**Exercises**
**a.** Reproduce the interview excerpt between "But she wasn't" and "felt very proud.", inclusive.
**b.** Condense the paragraph of the interview excerpt that begins "Our whole family has been considering" into a shorter version that keeps its main facts.
**c.** Pick up the interview excerpt after its final sentence and continue it.

But she wasn't vindictive at all, nor was she a small-minded person. In an 
interview shortly after her resignation she was asked to name several 
contemporary politicians whom she considered to be above the use of dirty 
tricks. She named Andrei Sakharov, Vaclav Havel and Boris Yeltsin. 


Watching that interview, I silently applauded her and felt very proud. 
Yeltsin is by all means a tragic figure in Russian history, but he was also a 
powerful and important one. 


Q: 
Why was she murdered? What motivation could the killers have had? 


A: 
Our whole family has been considering this question for a long time, but it 
is very complicated. She tried hard to make the country's budget transparent 
and believed legislators should be able to trace where state money goes. 
This, of course, was rather irritating for those on the receiving end of 
improperly directed budgetary funds.

**Recorded data**
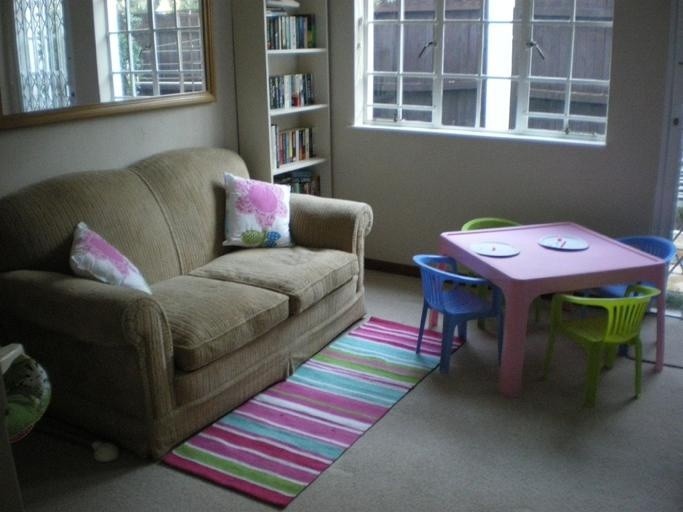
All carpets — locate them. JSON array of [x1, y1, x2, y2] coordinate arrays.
[[158, 315, 467, 510]]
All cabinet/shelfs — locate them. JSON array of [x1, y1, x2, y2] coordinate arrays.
[[232, 0, 333, 198]]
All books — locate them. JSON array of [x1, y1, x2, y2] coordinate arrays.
[[266, 9, 320, 196]]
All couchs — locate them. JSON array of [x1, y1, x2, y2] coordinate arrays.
[[0, 148, 375, 464]]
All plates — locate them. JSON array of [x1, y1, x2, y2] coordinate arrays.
[[537, 233, 589, 251], [471, 240, 520, 257]]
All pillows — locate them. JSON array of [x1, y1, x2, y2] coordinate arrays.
[[69, 220, 153, 297], [221, 170, 296, 250]]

**Responses in order**
**a.**
But she wasn't vindictive at all, nor was she a small-minded person. In an 
interview shortly after her resignation she was asked to name several 
contemporary politicians whom she considered to be above the use of dirty 
tricks. She named Andrei Sakharov, Vaclav Havel and Boris Yeltsin. 


Watching that interview, I silently applauded her and felt very proud.

**b.** The family has long weighed this question, but it is very complicated. She worked to make the country's budget transparent and believed legislators should be able to trace where state money goes, which irritated those receiving improperly directed budgetary funds.

**c.**
But Galina was impossible to bribe or to persuade. After she was murdered, 
[literary historian] Dmitry Likhachyov said of her: "She would never 
compromise with rascals. And that is why she was destined to die." At first 
his words gave me the shivers, but in the months that followed I realized 
that he was probably right. 


There are enough corrupt people here - I wouldn't even try to guess who 
ordered the crime. I am also quite sure it is very easy to hire people who 
are ready to kill anyone. 


Q: 
Had she been receiving many threats? 


A: 
Of course. They started back in the fall of 1989 when a group of Azeri people 
called to tell her they would cut her throat, kill her family, set her flat 
on fire, etc. Most of the phone calls were anonymous, but she could guess who 
was hassling her. We didn't pay too much attention to these threats - we 
regarded them as a type of unavoidable political game. 


Looking back through her articles and her references to [former Indian Prime 
Minister] Indira Ghandi's murder, and the threats made to [former Pakistani 
Prime Minister] Benazir Bhutto, I now realize that she was well aware of what 
could happen to her. 


Q: 
Did she ever regret anything about her political career?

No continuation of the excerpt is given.